Åsmund Bjørnstad, a plant breeder and professor at the Norwegian University of Life Sciences at Ås, recently published a stimulating article on plant patents. We asked Daniele Manzella, a policy and legal consultant, to comment. Below are his thoughts. Interested readers may also want to read another recent post on seed IP issues. It is, of course, all very timely.
Åsmund Bjørnstad has recently published a piece in Trends in Biotechnology, under the title “Do Not Privatize the Giant’s Shoulders’: Rethinking Patents in Plant Breeding.” ((Bjørnstad Å (2016). ‘Do Not Privatize the Giant’s Shoulders’: Rethinking Patents in Plant Breeding. Trends in biotechnology PMID: 27016032)) The author starts with a diagnosis that could be seen as controversial: IPRs have an increasing impact on plant breeding. They do not necessarily promote it, though. Arguably, they also delay it.
With plant varieties subject to both plant breeders rights and, with some variations, patents, and with patents spreading into the non-GM breeding sector (e.g. induced mutants, native traits) — just to depict some features of the intricate layering of proprietary claims — the risk of dependency threatens the breeding sector and cannot be mitigated by good breeding practices only. Companies invest considerable resources to monitor protected elements.

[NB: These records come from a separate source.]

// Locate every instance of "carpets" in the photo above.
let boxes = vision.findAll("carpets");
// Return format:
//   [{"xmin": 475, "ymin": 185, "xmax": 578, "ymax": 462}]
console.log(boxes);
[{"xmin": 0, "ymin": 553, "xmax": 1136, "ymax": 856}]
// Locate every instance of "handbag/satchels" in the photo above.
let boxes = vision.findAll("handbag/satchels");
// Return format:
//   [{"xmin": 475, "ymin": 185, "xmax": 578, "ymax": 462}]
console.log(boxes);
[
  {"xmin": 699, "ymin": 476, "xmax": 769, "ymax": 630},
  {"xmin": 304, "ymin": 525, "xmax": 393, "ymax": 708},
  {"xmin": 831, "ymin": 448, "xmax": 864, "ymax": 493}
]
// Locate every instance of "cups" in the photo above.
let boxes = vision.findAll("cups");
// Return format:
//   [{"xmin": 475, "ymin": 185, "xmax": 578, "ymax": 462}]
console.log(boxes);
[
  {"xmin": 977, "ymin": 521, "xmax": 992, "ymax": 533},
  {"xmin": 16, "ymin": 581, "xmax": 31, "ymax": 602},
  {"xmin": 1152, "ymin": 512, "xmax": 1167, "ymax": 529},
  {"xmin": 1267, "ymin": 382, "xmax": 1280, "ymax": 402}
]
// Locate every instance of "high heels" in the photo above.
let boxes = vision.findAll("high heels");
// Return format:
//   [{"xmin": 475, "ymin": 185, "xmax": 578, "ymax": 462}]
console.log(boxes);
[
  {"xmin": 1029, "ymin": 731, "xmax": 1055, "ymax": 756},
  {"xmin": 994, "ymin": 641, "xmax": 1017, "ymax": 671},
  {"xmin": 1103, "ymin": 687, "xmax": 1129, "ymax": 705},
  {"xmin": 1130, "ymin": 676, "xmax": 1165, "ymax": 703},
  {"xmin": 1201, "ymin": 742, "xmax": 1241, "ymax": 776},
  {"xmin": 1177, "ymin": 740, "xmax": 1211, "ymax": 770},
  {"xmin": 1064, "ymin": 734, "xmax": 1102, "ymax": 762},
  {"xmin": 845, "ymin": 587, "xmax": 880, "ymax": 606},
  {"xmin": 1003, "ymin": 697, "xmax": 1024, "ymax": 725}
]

Add to that the contentious regulatory area of access to germplasm, composed of requirements stemming from the CBD, the International Treaty and now the Nagoya Protocol, with its corollary of MTAs and market- and non-market-based benefit-sharing schemes, and the blockage to innovation becomes even more robust. The consequences are legal uncertainty and rising costs linked to complex “freedom to operate” analyses, non-optimal technology integration, a narrowing genetic base for breeding due to access restrictions and the resultant avoidance by users.
Åsmund wants to clear the blockage of this anti-commons scenario by combining variety registration and compulsory licensing. Under the label of ‘toll roads, not road blocks’, he introduces the idea of breeders having to declare “patents used” (i.e. patented varieties, traits, or technologies, methods utilized etc.) when registering a new variety for commercialization, to then obtain compulsory licenses from title holders. He extends the proposal to include a declaration of the origin of germplasm, from a country of origin or from the Multilateral System of the Treaty.
In his view, this transparent solution rewards inventors, supports innovation and maintains fairness. A win-win-win!
The proposal is a generous attempt to constructively advance the debate on how to incentivize modern breeding for food security in the current legal landscape. It deserves attention on its merits by scholars and practitioners, who will certainly examine his piece in depth and with the necessary rigor. Åsmund rightly calls for more legal analysis, recognizing some tension with the TRIPS provisions on compulsory licensing. For instance, how to reconcile his proposal with the requirement that compulsory licenses be used predominantly for local markets?
However, I want to pose a more general question in this post, with the hope of triggering discussion. Åsmund’s proposal relies on legislative reforms, presumably of both patent and seed legislation. My question is: are legislative solutions feasible? And, will industry support them? My perception is that industry is in search of solutions that are both timely and global. Among its several strengths, Åsmund’s proposal may show some weakness on both those counts.
Global legal harmonization is slow and rarely keeps pace with technology evolution (in our sector, predictive breeding may soon be a reality). To what extent is it feasible that countries will reach a level of agreement and commitment that translates into harmonized legislative reforms in the various jurisdictions? Is it foreseeable that countries worldwide will act in sync on such heavily debated and complex topics, where multiple interests are intertwined (for instance, I am not addressing in this post developing country perspectives on plant innovation).
Without such agreement and commitment, global scale will not be reached and we will continue adding pieces to the current puzzle of national patent — and seed — laws. Indeed, patent laws are harmonized through minimum standards but, beyond those minimum standards, already display considerable differences from one jurisdiction to another, in terms of rights, limitations and exceptions. Not to mention case law, which is another source of differentiation.
In a nutshell, the current industry initiative for vegetable crops (which you will find described in Åsmund’s article) may well be no more than exploratory, limited in scope and merely voluntary. However, it is cooperative, autonomous and fast — three features that are desirable in any attempt to stimulate a more favourable policy and legal environment for plant breeding.